Slow Booth Traffic? Tried and Tested Tips and Tricks to Engage Customers

Regardless of industry, trade shows are some of the most lucrative opportunities for any business owner that’s interested in staying on top of the latest developments in their respective niches. As a part of a trade show or exhibit, business owners and marketing executives all have the capacity to showcase their products and gain valuable insights into how competitors operate their business. Furthermore, it also gives them the chance to strengthen existing relations. However, all the endless benefits of a trade show are lost when you get nothing but slow booth traffic — or worse, no traffic at all. What’s the point of having spent so much time, money and energy in a venture that results in no additional leads for business growth?
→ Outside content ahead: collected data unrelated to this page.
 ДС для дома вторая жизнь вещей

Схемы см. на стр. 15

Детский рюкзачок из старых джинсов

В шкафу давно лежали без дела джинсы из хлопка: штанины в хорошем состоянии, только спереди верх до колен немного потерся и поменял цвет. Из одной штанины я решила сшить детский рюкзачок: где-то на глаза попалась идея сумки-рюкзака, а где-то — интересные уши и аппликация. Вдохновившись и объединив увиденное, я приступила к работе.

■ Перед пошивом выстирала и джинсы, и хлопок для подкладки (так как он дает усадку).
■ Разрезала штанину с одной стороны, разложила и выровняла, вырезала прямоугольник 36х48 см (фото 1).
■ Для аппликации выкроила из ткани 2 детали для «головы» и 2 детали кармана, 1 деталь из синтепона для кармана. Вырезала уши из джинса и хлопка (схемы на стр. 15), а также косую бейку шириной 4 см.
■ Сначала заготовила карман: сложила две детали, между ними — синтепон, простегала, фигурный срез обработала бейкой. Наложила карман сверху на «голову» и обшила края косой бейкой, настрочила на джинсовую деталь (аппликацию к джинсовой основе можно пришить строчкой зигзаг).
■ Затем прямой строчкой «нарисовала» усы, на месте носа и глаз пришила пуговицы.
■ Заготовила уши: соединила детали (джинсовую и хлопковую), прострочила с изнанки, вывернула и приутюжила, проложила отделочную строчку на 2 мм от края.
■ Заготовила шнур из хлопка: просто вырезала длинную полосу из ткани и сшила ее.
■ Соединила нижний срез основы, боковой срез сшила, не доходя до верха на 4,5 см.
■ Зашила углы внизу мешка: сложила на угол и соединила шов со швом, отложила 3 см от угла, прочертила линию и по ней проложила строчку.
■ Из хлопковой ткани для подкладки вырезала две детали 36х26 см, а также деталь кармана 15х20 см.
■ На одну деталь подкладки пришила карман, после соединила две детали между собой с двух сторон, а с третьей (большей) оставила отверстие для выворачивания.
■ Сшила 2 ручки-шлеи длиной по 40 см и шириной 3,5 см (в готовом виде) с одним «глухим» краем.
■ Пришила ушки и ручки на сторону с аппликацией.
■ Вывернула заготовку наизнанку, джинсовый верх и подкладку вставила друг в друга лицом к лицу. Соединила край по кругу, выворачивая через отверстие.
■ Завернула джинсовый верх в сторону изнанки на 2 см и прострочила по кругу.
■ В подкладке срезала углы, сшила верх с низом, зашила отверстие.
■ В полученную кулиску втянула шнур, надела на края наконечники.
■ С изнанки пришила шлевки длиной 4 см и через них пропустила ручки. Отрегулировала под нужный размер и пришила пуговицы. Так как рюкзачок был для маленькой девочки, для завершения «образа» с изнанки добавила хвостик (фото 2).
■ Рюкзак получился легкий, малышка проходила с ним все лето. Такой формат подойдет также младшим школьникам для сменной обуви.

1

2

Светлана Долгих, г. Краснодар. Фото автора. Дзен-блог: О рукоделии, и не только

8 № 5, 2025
While most people would probably blame slow booth traffic, it’s often the business owners that fail to capitalize on the opportunity to build new relationships with their target audiences. Here we have put together a list of tried-and-tested trade show tips for exhibitors that want to successfully engage their customers.

Cash in on the Visual Appeal

There’s a majority of marketers who understand the value of visual appeal when putting together a trade show booth.

Unfortunately, most of them fail to put their knowledge to use with lackluster (read: boring) booths that are highly uninviting.

Trade show booths are your opportunity to rope in a customer at first glance – provided you use the right tools. At a trade show, everything from the table and chair covers to the banners and the stands is a chance to advertise your product. You just have to do it in such a way that it appears attractive instead of gaudy. To ensure a sleek trade show presence, opt for a custom pop up display and set up. A great option is the Create Your Own Design feature that allows you to create, from scratch, a beautiful trade show setup to your specifications.

Focus on Approachability

While the visual appeal counts for a lot when attracting customers to your booth and preventing slow booth traffic, it’s your stance and the approachability of the people available at your trade booth that help convert a potential lead into a real one.

If your booth is set up nice and bright, but is mostly empty with only a single bored salesperson and the owner sitting somewhere nearby, it will not appear too inviting. Be sure to have several friendly and approachable people manage your trade show booth. You’ll want to have those that won’t hesitate to engage the customer in conversation and draw them in.

Skip the Monologues

Of all the trade show marketing tips, this is one of the most important ones. Having established the need for an approachable staff on hand to converse with the audience, it’s important to emphasize on the need for your representatives to skip the monologues: they just slow your booth traffic. While it can be beneficial to know your company’s policy, products and services by heart, it’s certainly not beneficial to launch into a boring monologue as soon as a customer approaches — it’s more effective in driving them away than in retaining their attention. Instead, opt for a normal conversation that draws in the customer.

Keep It Personal

Another reason why the monologues are not such a fantastic trade show idea is because they are completely impersonal. There’s no chance of establishing connectivity through a common ground when rambling on with a memorized monologue.

Instead, it’s advisable to begin talking to a potential customer with questions that give you valuable insight into them as individuals, as well as prospective clients. It’s important to remember not all customers are alike, and the same features of your previous conversation will not necessarily fit with a new one. Once you do that, reciprocate with a personal anecdote that humanizes you and connects you to the business you are promoting. It’s not shameless advertising and it drives the point home.

One of the Best Trade Show Selling Tips – Have Freebies At Hand

Have you ever met anyone who doesn’t appreciate something that’s been given to them for free? We can’t say we have. Everyone appreciates freebies and you know that. Use that to effectively market your product.

Invest in good quality promotional products and use a literature or brochure holder to keep them on hand to give out to the customers that make their way toward your booth. Either keep them in easy reach of the customers themselves, encourage them to help themselves or have something on the ready to hand out as the customer prepares to depart from the booth. A conscious gesture is not just appreciated by the customers but tends to stick with customers as well.

Spark Curiosity

The purpose of partaking in a trade show is to attract newer audiences to your products, right? Now there are times where the most attractive or obvious of things tend to get bypassed when there is a large variety of options available  –  such is the case with trade shows. Customers get confused with the sheer magnitude of the number of choices they have that they can’t seem to make up their minds about who to approach or from whom to purchase goods.

A good trade show marketing idea to draw a customers in is to entice them by sparking their curiosity. Deliberately keeping things slightly vague encourages a customer’s curiosity. You can further engage your consumer by offering the things that spark their interest. Impromptu quizzes, contests, prize distributions, special spur of the moment discounts or even giveaways are all fantastic ways to invite, and keep the consumer’s interest.

Maintain That Energy

We realize that exhibitors and business owners displaying their products at trade shows are only human. However, there’s really nothing that puts a customer off more than a dejected-looking salesperson waiting at the booth.

To ensure you maximize on your chances of engaging with as many consumers as possible, and thus growing your business all the more, you have to make sure that you and your representatives maintain that energy until the very end of the trade show. Regardless of the exhibit itself drawing to an end, you shouldn’t miss out on an opportunity just because you’re tired. Trade shows take months of preparation and take place far apart from each other. It’s a good idea to buck up and keep that energy high until the end.

For improved customer engagements for business success, try incorporating any and all of these tips in your trade show game plan – they guarantee immediate results.